Let $|G|=14924=2^2 \times 7 \times 13 \times 41.$ We can see Sylow $41$-subgroup is normal But when I try for Sylow $7$ and $13$, I face some problems. I use the argument following:
Let $P$ be a Sylow $41$ and $R$ be a Sylow $7$ subgroup. $NG(P)/CG(P)$ can be imbedded $Aut(P)$ and since $P$ is normal $|G|/CG(P)$ can be imbedded $C_{40}$. If $|G|/CG(P)$ only possible $1$, I am done. But since $G$ contains factor $2$, I cannot obtain $1$. İt can be $1$,$2$ or $4$. How Can I continue to show that Sylow $7$ and $13$ is normal?
I'll answer this (old, very old) question since it's moved up the queue, is unanswered, and it's not a usual element-counting one. The Sylow $41$-subgroup is normal, and $G/C_G(P)$ is a $2$-group.
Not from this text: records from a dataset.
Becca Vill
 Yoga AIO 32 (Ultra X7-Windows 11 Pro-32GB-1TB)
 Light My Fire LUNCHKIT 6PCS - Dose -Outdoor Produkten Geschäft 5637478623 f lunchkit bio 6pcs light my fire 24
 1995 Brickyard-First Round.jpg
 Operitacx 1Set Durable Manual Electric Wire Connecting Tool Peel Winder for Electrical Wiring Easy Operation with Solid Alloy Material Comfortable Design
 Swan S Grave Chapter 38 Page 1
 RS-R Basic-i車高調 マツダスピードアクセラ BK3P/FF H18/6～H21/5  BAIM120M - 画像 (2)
Thus $P$ is centralized by an element of order $7$ and one of order $13$. The number of Sylow $7$-subgroups $R$ is $1$ or $533$, but $41\mid 533$ and we already know that $41\mid |C_G(R)$. Thus $n_7=1$. In particular, $G/C_G(R)$ is a $2$-group as well. This means that an element of order $13$ centralizes $R$. Hence if $Q$ is a Sylow $13$-subgroup, we already know that $|C_G(Q)|$ is divisible by $7\cdot 13\cdot 41$, so has index at most $4$. In particular, $n_{13}=1$, as needed.